In his thought provoking inaugural address, H. S. Gupta, Director, IARI said that population growth; urbanization and growing consumption of water and energy continue to disrupt our fragile ecosystem. Elaborating further, he added that today around 2.8 billion people live in areas of high water scarcity and 2.5 billion have no or unreliable access to electricity. By 2035, both global energy and water consumption are expected to further increase by 50 per cent and 85 per cent respectively and therefore by proper appreciation of inter-linkages between water and energy, we can evolve climate resilient and robust green economies.

B. R. Sharma, Coordinator, International Water Management Institute, Sri Lanka –India programme, an internationally acclaimed Water Management Scientist in his keynote address has emphasized that large part of the food security achieved by India is water insecure and highly energy intensive as groundwater has emerged the main source of irrigation. He also mentioned some of the successful examples to alleviate food-energy nexus like Jyotirgram Yojana in Gujarat and its variations in other States, regulation of paddy transplanting in Punjab and Haryana, temporary power connections to farmers during rabi season , farm ponds in MP; changes in the Groundwater Regulation Act in West Bengal. He appreciated the efforts for raising awareness, devising technical innovations and contributing to policy dialogues to ensure water, energy and food security for all.

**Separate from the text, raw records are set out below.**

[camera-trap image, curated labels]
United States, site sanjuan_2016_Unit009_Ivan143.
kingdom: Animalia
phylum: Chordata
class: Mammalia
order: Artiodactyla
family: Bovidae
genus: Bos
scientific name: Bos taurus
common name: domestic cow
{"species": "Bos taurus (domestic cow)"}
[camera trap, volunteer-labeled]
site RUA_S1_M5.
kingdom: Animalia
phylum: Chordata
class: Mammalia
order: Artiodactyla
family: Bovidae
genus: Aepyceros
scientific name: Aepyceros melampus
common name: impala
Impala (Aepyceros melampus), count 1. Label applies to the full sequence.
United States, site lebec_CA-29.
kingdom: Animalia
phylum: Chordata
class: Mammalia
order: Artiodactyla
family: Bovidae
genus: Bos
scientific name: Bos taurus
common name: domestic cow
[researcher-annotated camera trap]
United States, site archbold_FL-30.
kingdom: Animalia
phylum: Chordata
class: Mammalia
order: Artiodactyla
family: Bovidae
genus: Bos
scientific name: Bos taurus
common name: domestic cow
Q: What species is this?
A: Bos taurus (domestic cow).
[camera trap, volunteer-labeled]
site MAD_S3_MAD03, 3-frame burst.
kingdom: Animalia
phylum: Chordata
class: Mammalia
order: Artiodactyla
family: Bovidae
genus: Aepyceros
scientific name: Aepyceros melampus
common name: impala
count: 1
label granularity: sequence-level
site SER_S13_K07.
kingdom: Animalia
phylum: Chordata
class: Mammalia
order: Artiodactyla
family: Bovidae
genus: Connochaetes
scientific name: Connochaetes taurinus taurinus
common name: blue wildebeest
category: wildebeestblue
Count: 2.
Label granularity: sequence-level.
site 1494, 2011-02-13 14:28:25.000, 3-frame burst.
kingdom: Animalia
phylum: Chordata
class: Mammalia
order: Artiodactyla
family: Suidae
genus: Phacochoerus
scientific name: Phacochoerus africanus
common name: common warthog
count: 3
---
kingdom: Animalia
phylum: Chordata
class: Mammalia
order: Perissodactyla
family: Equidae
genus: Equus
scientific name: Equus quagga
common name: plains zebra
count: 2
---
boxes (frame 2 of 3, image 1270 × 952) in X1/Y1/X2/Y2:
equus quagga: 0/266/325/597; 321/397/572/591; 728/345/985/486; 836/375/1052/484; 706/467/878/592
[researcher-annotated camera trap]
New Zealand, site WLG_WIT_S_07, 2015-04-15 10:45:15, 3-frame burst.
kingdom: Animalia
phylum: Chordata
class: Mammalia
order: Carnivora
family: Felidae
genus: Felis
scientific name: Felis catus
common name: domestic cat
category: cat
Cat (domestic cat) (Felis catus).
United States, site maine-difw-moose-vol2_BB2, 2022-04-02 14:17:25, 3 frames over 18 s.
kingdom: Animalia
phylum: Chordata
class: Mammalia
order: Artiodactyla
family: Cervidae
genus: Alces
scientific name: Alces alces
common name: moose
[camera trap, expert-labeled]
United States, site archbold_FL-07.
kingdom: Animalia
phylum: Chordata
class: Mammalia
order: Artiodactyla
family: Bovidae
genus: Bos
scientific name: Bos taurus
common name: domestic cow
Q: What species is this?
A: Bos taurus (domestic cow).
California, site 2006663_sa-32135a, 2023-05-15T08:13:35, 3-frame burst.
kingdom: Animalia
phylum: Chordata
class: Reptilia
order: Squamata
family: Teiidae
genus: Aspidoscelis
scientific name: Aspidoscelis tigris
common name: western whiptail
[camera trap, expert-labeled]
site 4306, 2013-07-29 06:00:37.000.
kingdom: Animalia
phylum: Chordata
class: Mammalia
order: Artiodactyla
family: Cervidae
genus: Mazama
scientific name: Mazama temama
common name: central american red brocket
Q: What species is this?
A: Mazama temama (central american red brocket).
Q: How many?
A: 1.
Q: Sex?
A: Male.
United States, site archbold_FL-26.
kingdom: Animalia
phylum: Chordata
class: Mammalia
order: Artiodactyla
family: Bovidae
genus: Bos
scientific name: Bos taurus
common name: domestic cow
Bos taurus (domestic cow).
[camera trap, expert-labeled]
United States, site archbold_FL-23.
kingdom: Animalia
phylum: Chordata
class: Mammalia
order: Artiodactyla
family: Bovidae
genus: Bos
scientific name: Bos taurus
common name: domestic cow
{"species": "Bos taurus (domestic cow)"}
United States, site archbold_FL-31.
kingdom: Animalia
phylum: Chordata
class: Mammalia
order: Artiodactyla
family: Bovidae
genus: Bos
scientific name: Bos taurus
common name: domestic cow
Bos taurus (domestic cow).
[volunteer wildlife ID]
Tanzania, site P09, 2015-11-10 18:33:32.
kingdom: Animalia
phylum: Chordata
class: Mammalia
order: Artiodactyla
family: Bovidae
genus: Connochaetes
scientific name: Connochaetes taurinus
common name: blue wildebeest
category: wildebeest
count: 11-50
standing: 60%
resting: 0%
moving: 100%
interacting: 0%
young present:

Ravinder Kaur, Project Director of the WTC, IARI while setting the stage for the World Water Day celebrations said instead of looking at energy and water as independent social challenges impacting environment, the stakeholders, including farmers need to be trained and educated for saving water and in turn energy. Highlighting the importance of public private partnerships for creating open innovation systems, she hoped that today’s joint celebration of World Water Day would lead to the implementable ideas and solutions to a myriad problems dogging the Indian agriculture, especially the judicious use of our limited precious resource – The Water.

During the Conference technical lectures on various aspects of water & energy were delivered by eminent scientists from institutions like IWMI, CIMMYT, and WTC. All the participants also took an oath to educate and train the stakeholders about Water and Energy. Over 150 participants including Scientists of Indian Council of Agricultural Research, Indian Agricultural Research Institute, Subject Matter Specialists of Krishi Vigyan Kendra, Officers of the Ministry of Agriculture/Water Resources, Progressive Farmers joined the celebrations.